**Page text**
====

The number of hours Mississippi's 7,000 lawyers are expected to spend providing free legal services to the poor has been cut in half.

But there's a kicker - and it's a big one.

Hours spent pro bono publico must now be reported to the licensing entity for attorneys - and failure to comply with the new Rule 6.1 of the Mississippi Rules of Professional Conduct can lead to disbarment.

Associate Supreme Court Justice Jess H. Dickinson likes the change and isn't bothered the least that 40 hours per year has been dropped to 20.

After all, he said, the former 40-hour "rule" was so advisory in nature most attorneys didn't even know it existed.

"I wouldn't even care if it were less than 20," Dickinson said, "because now at least once per year every lawyer who practices in Mississippi must at least think about it" (when filling out a compliance form).

Hours spent on charity boards don't count, nor can hours be claimed for clients who just don't pay their bills. Pro bono means free - intentionally free.

Dickinson practiced for more than 21 years, mostly in Gulfport, before the election that made him one of the state's top nine judges in January 2004. Speaking at a Mississippi College School of Law event, he confessed he wasn't exactly a champ at giving away his time during those years. Too, he said he is sympathetic to the fact that lawyers have overhead to pay, families to support and he noted that few, if any, other careers even suggest practitioners ought to toil for free.

The practice of law is different, he said, and here's why: For civil and criminal systems to work for anyone, they have to work for everyone.

====

**Data below**
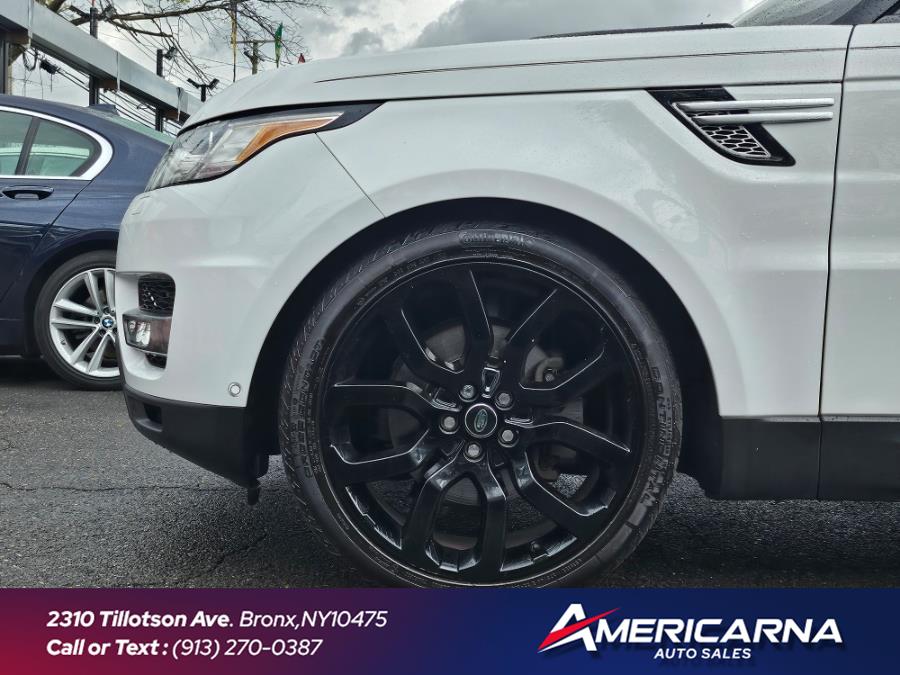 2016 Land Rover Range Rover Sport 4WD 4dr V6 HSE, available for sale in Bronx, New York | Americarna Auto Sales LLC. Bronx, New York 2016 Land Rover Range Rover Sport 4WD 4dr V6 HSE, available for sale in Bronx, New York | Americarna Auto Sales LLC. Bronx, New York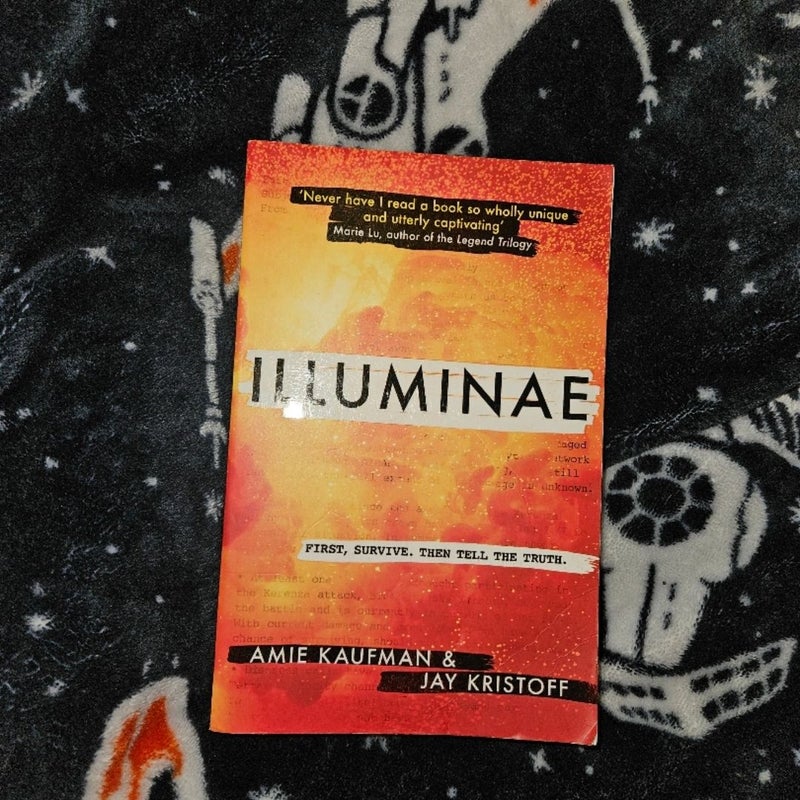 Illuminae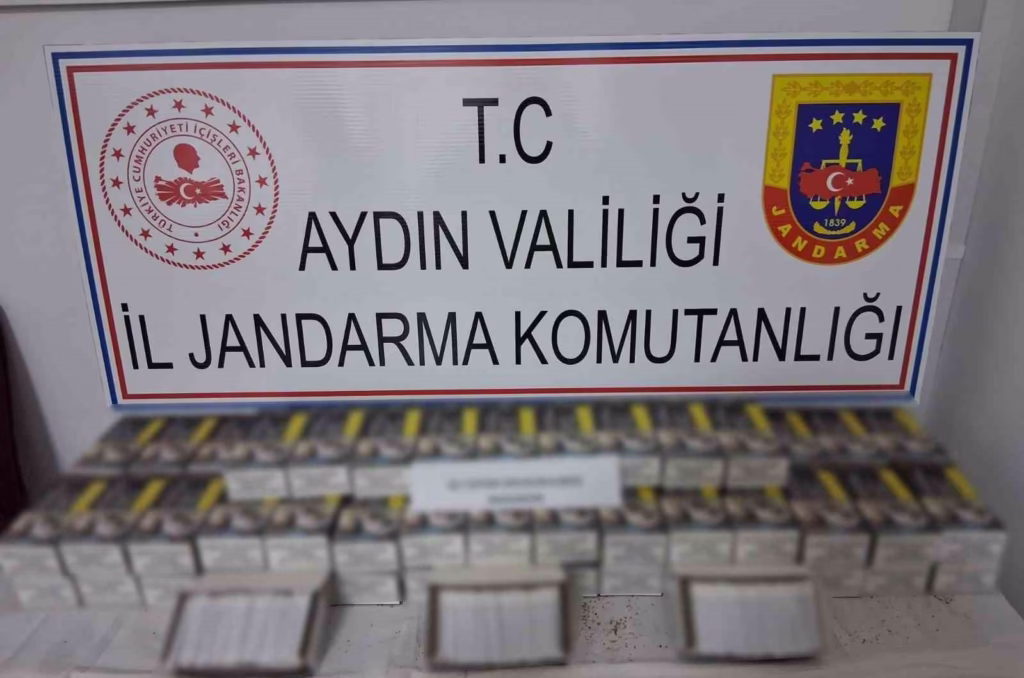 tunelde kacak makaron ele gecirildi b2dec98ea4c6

====

**What to produce**
Please continue the article on Mississippi's new pro bono reporting rule for lawyers, starting after its final sentence.

**Task response**
Wealth can't be a factor.

The Rev. Martin Luther King put it this way: Injustice anywhere is a threat to justice everywhere.

And from the vantage point of the Supreme Court bench, Dickinson said, the disparity in access to legal services in Mississippi is abysmal.

An armed robbery defendant facing 20 years might get seven minutes with a court-appointed attorney under a "meet 'em, greet 'em, plead em" arrangement. Another defendant might spend three years in pretrial detention with no attorney appointed, no case investigation, no nothing.

"You might say, Well, it's OK because they're probably guilty,' but it's not OK," Dickinson said. "It's just not OK."

The Legislature has declined time and again to fund a statewide legal defender program, but Dickinson said that it's in the civil sector - adoptions, divorces, child custody, immigration, landlord-tenant, property law, navigating bureaucratic mazes - that needs are equally pressing. The overall ratio is one lawyer for every 380 people in America. A subset is that there are 4,300 people who need legal help for every attorney who can or will provide services at no cost.

"This was never meant to be," Dickinson said, recalling a time when students left law schools more idealistic and less materialistic.

"The heroes in our profession now are the big-case winners," Dickinson said, "where formerly the heroes were the champions of justice."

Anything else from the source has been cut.